* [Esercizi]:
1: Rispondi a queste domande sul brano sulle scritture contabili:
(a) Che cosa sono le abrasioni, secondo il brano?
(b) Quale articolo del codice civile viene richiamato a proposito della tesi della ricorrente?
(c) Che cosa basta per cancellare una registrazione a matita?
2: Trascrivi dal brano sulle scritture contabili il passo che comincia con "Infatti la registrazione" e finisce con "annotate nelle scritture.".
3: Riscrivi in forma più breve il paragrafo del brano sulle scritture contabili che inizia con "Infatti la registrazione a matita", mantenendone i fatti principali.

* [Testo estratto]:

# # #

È evidente, dunque, l’importanza delle suddette modalità di tenuta, finalizzate essenzialmente a rendere affidabili le scritture; ed in tale quadro particolare rilievo va attribuito al divieto di abrasioni (cioè di cancellature fatte raschiando), cui si accompagna la previsione che, se qualche cancellatura deve essere eseguita, essa va compiuta in modo da rendere leggibili le parole cancellate perchè attraverso questa disciplina il legislatore, da un canto, ha voluto assicurare stabilità alle risultanze delle scritture e, dall’altro, ha voluto permettere di ricostruire l’effettivo andamento della gestione, evitando manipolazioni non percepibili (o non agevolmente percepibili senza l’adozione di particolari tecniche d’indagine).
Se tutto ciò è esatto (e il menzionato tessuto normativo non consente opzioni diverse), è chiaro che il richiamo all’art.2219 c.c. non giova alla tesi della ricorrente ed anzi la contraddice.
Infatti la registrazione a matita dei dati contabili dell’impresa è, per definizione, caratterizzata da “precarietà, modificabilità ed alterabilità” (come pone in luce la Commissione tributaria centrale), essendo agevolmente cancellabile senza lasciare tracce percepibili e senza neppure ricorrere ad un’abrasione, bastando un semplice tratto di gomma.
Che le tecniche moderne consentano più sofisticate forme di manipolazione non è certo una ragione sufficiente per giustificare l’impiego di un mezzo grafico che permette quella più semplice ed elementare e difetta in radice di qualsiasi connotato di stabilità, rendendo possibile in ogni momento rimuovere, sostituire o modificare le indicazioni annotate nelle scritture.

# # #

* [Raccolta dati]:
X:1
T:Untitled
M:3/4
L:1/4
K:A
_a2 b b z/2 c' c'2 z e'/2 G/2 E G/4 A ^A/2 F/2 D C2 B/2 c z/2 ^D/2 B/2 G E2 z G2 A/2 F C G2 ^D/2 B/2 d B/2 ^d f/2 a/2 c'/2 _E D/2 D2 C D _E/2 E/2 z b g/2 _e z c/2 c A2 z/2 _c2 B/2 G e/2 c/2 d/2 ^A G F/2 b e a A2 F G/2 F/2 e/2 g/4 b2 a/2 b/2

# # #

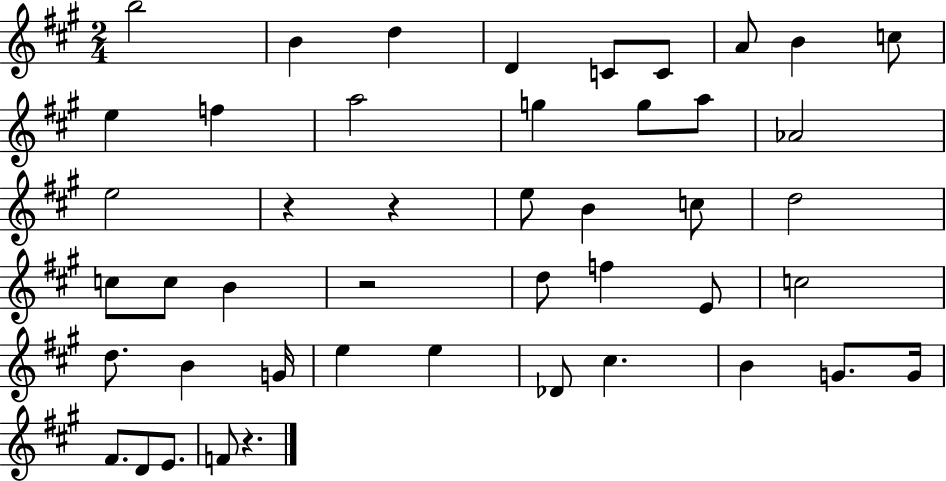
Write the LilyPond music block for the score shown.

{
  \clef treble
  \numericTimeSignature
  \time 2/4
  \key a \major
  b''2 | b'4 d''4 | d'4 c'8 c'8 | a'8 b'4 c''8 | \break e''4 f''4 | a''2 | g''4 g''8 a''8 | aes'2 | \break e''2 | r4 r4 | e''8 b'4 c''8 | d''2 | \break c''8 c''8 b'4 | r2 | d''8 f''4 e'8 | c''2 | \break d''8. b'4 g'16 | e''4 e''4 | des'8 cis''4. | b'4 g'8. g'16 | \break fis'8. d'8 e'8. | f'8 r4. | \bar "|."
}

# # #

* [Risposte agli esercizi]:
1:
(a) Cancellature fatte raschiando.
(b) L'art. 2219 c.c.
(c) Un semplice tratto di gomma.

2:
Infatti la registrazione a matita dei dati contabili dell’impresa è, per definizione, caratterizzata da “precarietà, modificabilità ed alterabilità” (come pone in luce la Commissione tributaria centrale), essendo agevolmente cancellabile senza lasciare tracce percepibili e senza neppure ricorrere ad un’abrasione, bastando un semplice tratto di gomma.
Che le tecniche moderne consentano più sofisticate forme di manipolazione non è certo una ragione sufficiente per giustificare l’impiego di un mezzo grafico che permette quella più semplice ed elementare e difetta in radice di qualsiasi connotato di stabilità, rendendo possibile in ogni momento rimuovere, sostituire o modificare le indicazioni annotate nelle scritture.

3: La registrazione a matita dei dati contabili è per sua natura precaria, modificabile e alterabile, come sottolinea la Commissione tributaria centrale. Si può infatti cancellare facilmente senza lasciare tracce percepibili e senza abrasioni: basta un semplice tratto di gomma.